##### Text block #####

Abstract #667

# 667
Mitochondria function in Rendement Napole pig growth.
David E. Gerrard1, Samer W. El-Kadi1, Tracy L. Scheffler*2, 1Virginia Tech, Blacksburg, VA, 2University of Florida, Gainesville, FL.

The capacity for lean growth may be related to muscle fiber type characteristics. Previously, much emphasis has been placed on contractile phenotype and myosin heavy chain isoforms, yet metabolic properties (oxidative versus glycolytic) may play a more intimate role. Muscle oxidative capacity, largely determined by mitochondrial content and functional properties, has immense potential to fuel anabolic processes including protein synthesis. Yet, enhanced oxidative capacity is also associated with increased protein degradation and may restrict hypertrophy. Intriguingly, the relationships between metabolic phenotype, energy status, and protein accretion change during the lifetime of the animal. Thus, the influence of oxidative capacity on the potential for muscle growth likely depends on growth stage, along with input from various signaling pathways. These signaling pathways integrate cues related to energetic and nutritional status, hormones and other factors; this interplay coordinates adaptations in fiber metabolism, structure, and size to optimize function. In particular, AMP-activated protein kinase (AMPK) plays a key role in regulating energy producing and energy consuming pathways to maintain cellular energy homeostasis. Activated AMPK affects acute regulation of enzyme activity, as well as long-term adaptation through changes in gene and protein expression. Specifically, activated AMPK limits protein synthesis, while simultaneously promoting mitochondrial biogenesis and oxidative capacity. Pigs with the Rendement Napole (RN) mutation possesses a single nucleotide polymorphism in the γ3 subunit of AMPK, which results in increased AMPK activity. Therefore, the RN pig is a valuable model for investigating the effect of AMPK, energy status, and muscle metabolic phenotype on efficiency of lean gain during different stages of growth. Ultimately, understanding the relationship between muscle oxidative capacity and protein accretion and defining how this relationship evolves from birth to adult, is important for maximizing quantity and efficiency of meat production.

#####

● **Work instruction A**
Answer these questions from the abstract:
(i) According to the abstract, what largely determines muscle oxidative capacity?
(ii) What does activated AMPK limit, and what does it promote?
(iii) In which subunit of AMPK do pigs with the Rendement Napole mutation carry a single nucleotide polymorphism?
● **Work instruction B**
Return the passage of the abstract starting with "Abstract #667" and going on through "Florida, Gainesville, FL.", copied word for word.

##### Source information #####

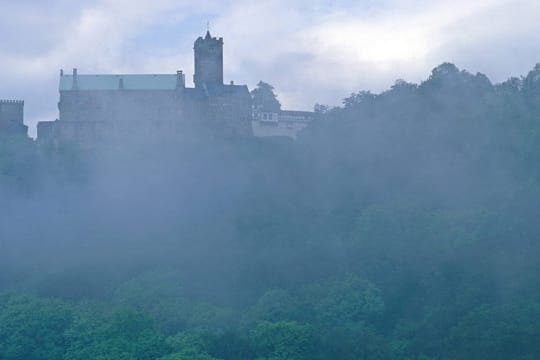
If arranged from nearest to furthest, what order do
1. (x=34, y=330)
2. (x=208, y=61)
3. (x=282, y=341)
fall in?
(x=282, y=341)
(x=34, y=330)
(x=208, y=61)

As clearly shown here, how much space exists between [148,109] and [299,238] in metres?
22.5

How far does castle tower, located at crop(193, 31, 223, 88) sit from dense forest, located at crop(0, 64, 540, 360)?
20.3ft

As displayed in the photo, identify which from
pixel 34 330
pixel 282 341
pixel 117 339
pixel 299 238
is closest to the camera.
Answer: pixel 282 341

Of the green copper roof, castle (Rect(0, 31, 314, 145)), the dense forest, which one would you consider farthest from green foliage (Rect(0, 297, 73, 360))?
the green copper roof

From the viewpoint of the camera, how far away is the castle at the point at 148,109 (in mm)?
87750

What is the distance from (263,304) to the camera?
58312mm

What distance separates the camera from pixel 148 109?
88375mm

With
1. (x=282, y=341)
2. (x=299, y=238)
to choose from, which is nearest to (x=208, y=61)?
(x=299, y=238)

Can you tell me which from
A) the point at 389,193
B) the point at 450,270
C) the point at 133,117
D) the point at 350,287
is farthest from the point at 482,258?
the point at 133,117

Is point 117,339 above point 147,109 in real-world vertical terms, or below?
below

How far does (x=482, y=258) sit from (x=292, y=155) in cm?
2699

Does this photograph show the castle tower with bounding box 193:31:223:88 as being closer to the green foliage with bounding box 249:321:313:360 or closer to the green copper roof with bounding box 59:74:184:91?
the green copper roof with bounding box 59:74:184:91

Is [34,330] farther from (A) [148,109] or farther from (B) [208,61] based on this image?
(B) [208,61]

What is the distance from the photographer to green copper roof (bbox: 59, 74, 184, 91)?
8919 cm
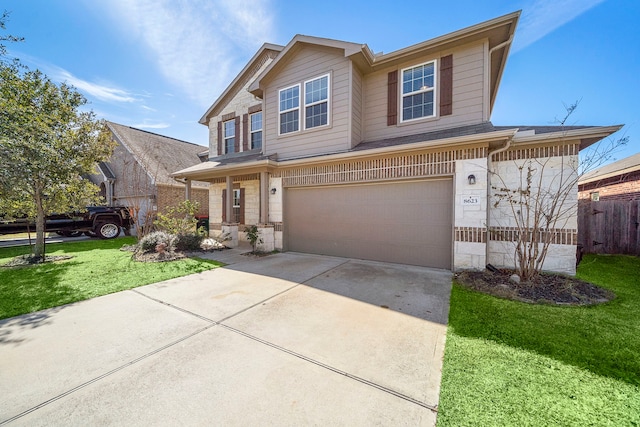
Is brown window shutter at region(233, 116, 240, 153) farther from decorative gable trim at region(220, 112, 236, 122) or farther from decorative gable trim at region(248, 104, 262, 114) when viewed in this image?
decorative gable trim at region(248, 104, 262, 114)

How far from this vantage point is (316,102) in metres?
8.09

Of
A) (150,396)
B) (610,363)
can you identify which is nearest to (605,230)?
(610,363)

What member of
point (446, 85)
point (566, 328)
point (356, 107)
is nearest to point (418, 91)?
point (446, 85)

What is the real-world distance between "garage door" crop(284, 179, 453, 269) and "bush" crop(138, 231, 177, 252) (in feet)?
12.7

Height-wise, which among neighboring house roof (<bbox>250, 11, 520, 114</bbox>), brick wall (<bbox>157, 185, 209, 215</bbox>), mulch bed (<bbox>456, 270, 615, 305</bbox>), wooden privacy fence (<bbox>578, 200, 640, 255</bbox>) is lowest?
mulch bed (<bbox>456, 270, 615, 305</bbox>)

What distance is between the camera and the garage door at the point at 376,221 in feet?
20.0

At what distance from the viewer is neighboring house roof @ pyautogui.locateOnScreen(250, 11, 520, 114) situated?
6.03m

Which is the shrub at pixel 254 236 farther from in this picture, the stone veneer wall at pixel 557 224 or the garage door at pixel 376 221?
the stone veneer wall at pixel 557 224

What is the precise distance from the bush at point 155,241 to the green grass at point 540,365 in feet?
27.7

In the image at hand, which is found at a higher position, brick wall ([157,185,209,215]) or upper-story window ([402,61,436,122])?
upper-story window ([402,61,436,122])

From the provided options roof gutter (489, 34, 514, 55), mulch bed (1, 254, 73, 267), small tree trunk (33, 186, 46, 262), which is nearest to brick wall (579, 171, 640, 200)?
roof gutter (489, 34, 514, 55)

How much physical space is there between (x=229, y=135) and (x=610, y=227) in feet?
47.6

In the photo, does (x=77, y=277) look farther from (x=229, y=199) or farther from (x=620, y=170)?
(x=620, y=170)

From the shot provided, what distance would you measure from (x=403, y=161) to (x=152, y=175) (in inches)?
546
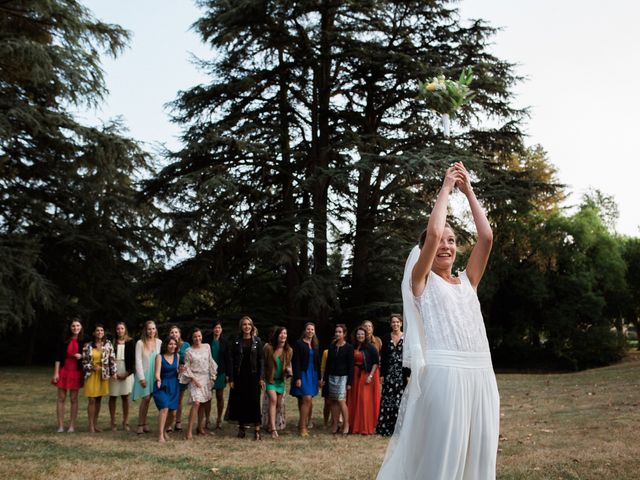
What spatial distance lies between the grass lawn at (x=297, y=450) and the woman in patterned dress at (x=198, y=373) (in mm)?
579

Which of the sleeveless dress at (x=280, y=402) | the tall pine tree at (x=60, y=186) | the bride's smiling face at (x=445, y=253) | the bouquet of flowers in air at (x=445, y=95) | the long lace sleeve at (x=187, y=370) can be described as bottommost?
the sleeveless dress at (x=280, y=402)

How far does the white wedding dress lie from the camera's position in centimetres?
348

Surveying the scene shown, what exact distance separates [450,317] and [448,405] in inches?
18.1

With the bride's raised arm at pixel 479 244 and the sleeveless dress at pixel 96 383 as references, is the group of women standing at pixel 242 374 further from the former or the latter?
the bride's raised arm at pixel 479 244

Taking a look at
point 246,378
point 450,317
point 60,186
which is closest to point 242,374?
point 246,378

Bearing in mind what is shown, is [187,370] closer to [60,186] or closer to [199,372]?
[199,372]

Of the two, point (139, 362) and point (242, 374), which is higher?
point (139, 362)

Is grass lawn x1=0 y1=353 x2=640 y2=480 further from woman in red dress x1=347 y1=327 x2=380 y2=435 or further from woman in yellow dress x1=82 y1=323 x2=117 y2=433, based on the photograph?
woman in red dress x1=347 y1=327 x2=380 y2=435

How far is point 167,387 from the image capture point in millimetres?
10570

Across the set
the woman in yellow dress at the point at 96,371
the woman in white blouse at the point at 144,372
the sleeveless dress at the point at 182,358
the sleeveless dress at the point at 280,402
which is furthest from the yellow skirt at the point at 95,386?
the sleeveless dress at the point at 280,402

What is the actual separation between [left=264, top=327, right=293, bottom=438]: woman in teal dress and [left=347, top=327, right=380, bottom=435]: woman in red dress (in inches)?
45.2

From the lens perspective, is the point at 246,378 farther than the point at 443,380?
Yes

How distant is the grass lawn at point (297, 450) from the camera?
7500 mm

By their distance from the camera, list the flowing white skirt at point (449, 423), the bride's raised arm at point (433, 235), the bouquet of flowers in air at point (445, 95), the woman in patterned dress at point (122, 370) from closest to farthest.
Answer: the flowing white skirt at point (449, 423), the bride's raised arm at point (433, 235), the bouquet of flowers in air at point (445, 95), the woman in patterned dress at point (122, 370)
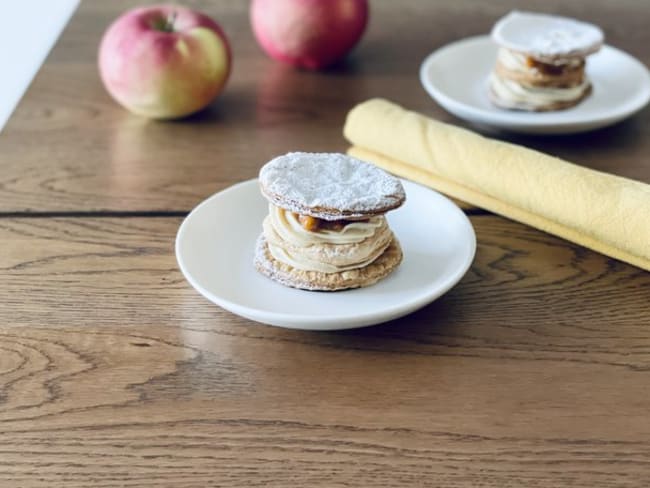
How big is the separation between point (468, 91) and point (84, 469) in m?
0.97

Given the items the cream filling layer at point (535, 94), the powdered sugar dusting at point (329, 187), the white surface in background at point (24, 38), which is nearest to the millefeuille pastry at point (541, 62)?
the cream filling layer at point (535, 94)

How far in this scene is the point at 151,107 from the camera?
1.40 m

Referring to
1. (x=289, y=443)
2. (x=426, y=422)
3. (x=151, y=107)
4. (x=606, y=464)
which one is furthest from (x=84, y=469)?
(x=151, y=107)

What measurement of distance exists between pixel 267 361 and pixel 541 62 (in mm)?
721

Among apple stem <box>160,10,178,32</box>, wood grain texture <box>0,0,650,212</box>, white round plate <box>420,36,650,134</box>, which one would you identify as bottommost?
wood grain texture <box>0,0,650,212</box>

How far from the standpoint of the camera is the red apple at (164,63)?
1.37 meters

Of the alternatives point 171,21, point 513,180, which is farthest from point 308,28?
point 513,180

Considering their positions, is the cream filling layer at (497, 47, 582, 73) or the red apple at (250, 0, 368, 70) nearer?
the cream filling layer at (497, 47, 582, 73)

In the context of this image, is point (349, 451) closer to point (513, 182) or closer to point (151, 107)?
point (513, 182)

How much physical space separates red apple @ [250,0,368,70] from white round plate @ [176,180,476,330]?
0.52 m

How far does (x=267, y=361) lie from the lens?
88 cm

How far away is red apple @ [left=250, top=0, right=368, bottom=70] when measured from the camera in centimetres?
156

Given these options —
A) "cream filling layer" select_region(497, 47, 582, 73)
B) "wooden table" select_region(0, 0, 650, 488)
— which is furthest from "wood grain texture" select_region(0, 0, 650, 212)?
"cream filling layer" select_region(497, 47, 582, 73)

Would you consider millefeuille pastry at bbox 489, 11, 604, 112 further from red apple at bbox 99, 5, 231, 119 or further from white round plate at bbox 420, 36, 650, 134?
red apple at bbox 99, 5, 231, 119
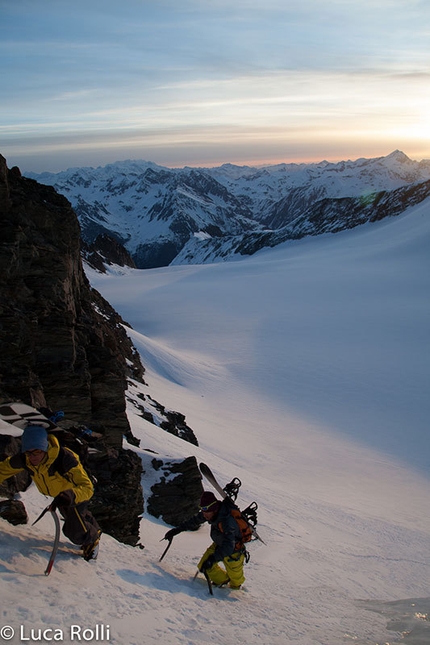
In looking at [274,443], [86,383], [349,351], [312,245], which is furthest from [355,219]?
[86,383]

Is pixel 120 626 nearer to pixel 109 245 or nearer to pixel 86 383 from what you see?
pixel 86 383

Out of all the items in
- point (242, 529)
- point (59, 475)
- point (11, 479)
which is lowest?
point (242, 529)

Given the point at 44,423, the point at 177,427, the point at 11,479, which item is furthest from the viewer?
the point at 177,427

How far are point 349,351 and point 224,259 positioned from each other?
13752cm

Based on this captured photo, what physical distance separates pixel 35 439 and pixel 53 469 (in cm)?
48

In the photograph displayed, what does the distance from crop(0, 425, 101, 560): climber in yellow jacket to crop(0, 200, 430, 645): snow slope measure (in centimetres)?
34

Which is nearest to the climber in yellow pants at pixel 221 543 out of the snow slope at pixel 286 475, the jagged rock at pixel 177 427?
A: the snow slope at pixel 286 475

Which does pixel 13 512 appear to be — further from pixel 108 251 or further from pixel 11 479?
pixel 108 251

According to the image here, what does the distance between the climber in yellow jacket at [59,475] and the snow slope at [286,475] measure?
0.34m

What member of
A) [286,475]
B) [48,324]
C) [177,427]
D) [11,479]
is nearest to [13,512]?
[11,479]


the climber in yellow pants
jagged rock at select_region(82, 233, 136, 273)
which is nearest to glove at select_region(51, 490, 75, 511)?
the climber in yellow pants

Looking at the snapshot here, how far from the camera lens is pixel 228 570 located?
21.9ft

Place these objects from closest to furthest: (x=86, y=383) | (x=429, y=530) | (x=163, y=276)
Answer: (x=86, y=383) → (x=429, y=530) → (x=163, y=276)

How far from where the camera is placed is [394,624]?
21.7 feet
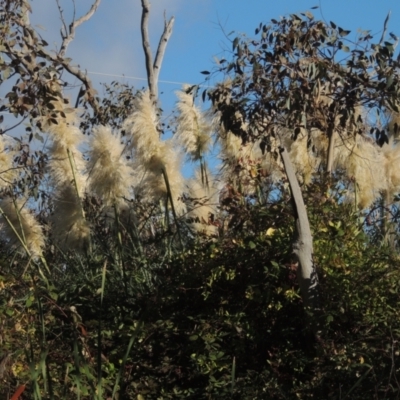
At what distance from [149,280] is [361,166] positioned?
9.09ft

#####

● **Written response A**
(i) Mitochondrial content and functional properties.
(ii) It limits protein synthesis and promotes mitochondrial biogenesis and oxidative capacity.
(iii) The γ3 subunit.

● **Written response B**
Abstract #667

# 667
Mitochondria function in Rendement Napole pig growth.
David E. Gerrard1, Samer W. El-Kadi1, Tracy L. Scheffler*2, 1Virginia Tech, Blacksburg, VA, 2University of Florida, Gainesville, FL.